[start SUPPLIED TEXT]

Please do take over the pass revival. College hasn’t left me with the bandwidth to continue this side project :slight_smile:

If there’s small things here and there, I’d be happy to pitch in. However,.whipping the patch into shape is beyond me right now.

Thanks
Siddharth

This work could also be used to fix [3]. Although this probably needs
more though because there's the question of whether we should preserve
existing debug information in an LLVM IR file or write over it when it
is given to Clang.

If foo.ll contains edited debug info, `clang -g` shouldn't silently drop the
edits. A warning + no-op seems more appropriate.

By "edited" I assume you mean someone manually going in and changing
the debug info metadata?
I don't think there's a simple way for Clang to know that someone has done that.

I imagined that the most appropriate behaviour for `clang -g foo.ll`
(also `llvm-as -g`) would be something like.

* If `foo.ll` already contains debug information so leave it alone
(i.e. use what is already there)
* If `foo.ll` does **not** contain debug information use `foo.ll` for
debug locations. Possibly also emit a warning when this happens
because this is not a common case.

Thanks for confirming. I won't be able to take this up immediately but
I should have a little bit of free time next week to start looking at
this.

Dan.

Thanks for offering. I suspect that open sourcing this may take quite
some time. So the approach I'd like to take is to revive the existing
patch and add you as a reviewer with the goal of the getting the
functionality usable for your use case.
Of course if you think the pass can be upstreamed in a timely manner
I'd happily reconsider.

The other parts you mention sound like they belong as part of the JIT
itself. Given that I don't really work with LLVM's JIT I don't know
how useful it would be to have that support upstream (although it does
sound very useful to me).

[end SUPPLIED TEXT]

> WHAT TO DO:
(A) Answer these questions about the LLVM debug-info thread, one line each:
(i) Why does Siddharth say he cannot continue the side project?
(ii) According to the proposal in the thread, what should `clang -g foo.ll` do if `foo.ll` already contains debug information?
(iii) What response to edited debug info in `foo.ll` is called more appropriate than silently dropping the edits?
(B) Extend the LLVM debug-info thread with another message that starts right after its last sentence.

[start DATASET CONTENT]

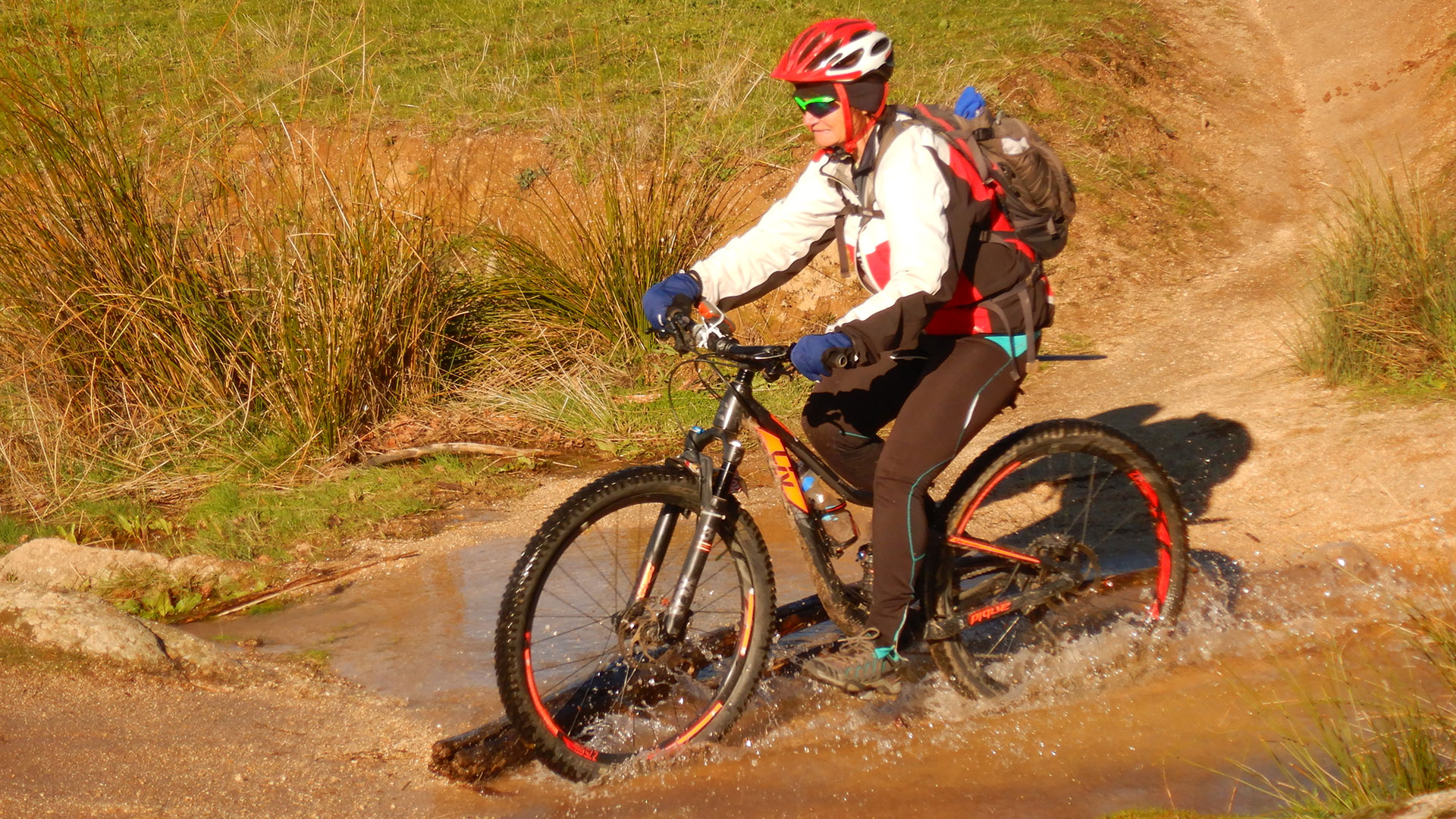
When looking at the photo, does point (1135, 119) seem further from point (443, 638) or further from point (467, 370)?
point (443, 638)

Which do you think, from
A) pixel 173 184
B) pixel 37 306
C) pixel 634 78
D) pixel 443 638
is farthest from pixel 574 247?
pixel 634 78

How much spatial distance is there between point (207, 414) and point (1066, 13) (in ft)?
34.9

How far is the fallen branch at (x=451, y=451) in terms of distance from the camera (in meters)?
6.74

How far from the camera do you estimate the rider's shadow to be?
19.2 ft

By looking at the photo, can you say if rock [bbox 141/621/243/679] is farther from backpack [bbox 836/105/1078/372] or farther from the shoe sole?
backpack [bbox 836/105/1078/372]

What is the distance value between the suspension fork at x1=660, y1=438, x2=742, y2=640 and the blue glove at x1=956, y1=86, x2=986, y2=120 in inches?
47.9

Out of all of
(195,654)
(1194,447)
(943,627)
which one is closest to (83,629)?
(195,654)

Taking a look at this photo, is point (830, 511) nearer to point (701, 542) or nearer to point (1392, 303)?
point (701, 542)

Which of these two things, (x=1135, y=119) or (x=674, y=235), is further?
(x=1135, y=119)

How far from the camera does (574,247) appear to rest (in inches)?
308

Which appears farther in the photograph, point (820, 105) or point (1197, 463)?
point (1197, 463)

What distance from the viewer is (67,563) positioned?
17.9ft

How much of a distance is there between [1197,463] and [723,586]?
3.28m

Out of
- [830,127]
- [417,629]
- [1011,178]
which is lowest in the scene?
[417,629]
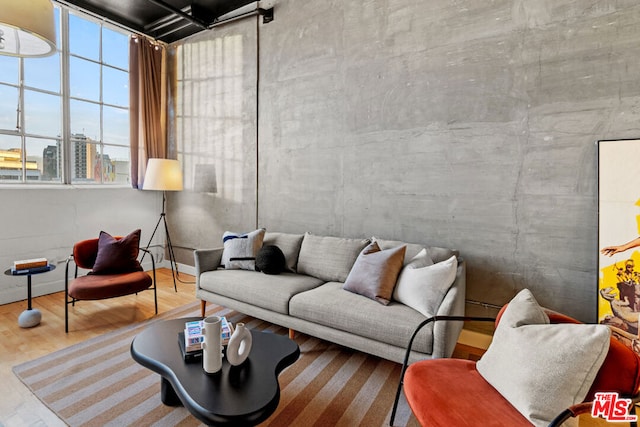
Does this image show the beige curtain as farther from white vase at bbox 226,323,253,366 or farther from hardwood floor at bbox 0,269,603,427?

[end DATASET CONTENT]

> ANSWER SET:
(A)
(i) College hasn't left him the bandwidth for it.
(ii) It should leave the file alone and use the debug information already there.
(iii) A warning plus a no-op.

(B)
Dan.

This work could also be used to fix [3]. Although this probably needs
more though because there's the question of whether we should preserve
existing debug information in an LLVM IR file or write over it when it
is given to Clang.

If foo.ll contains edited debug info, `clang -g` shouldn't silently drop the
edits. A warning + no-op seems more appropriate.

By "edited" I assume you mean someone manually going in and changing
the debug info metadata?

Yes, or the intrinsics.

I don't think there's a simple way for Clang to know that someone has done that.

Oh, I'm not suggesting you do that. It'd be fine to just check that M.getNamedMetadata("llvm.dbg.cu") is non-null before adding any new debug info.

I imagined that the most appropriate behaviour for `clang -g foo.ll`
(also `llvm-as -g`) would be something like.

* If `foo.ll` already contains debug information so leave it alone
(i.e. use what is already there)
* If `foo.ll` does **not** contain debug information use `foo.ll` for
debug locations. Possibly also emit a warning when this happens
because this is not a common case.

Sgtm. I don't anticipate case 2 being all that uncommon, but I'll leave it up to you, as you're doing the work :).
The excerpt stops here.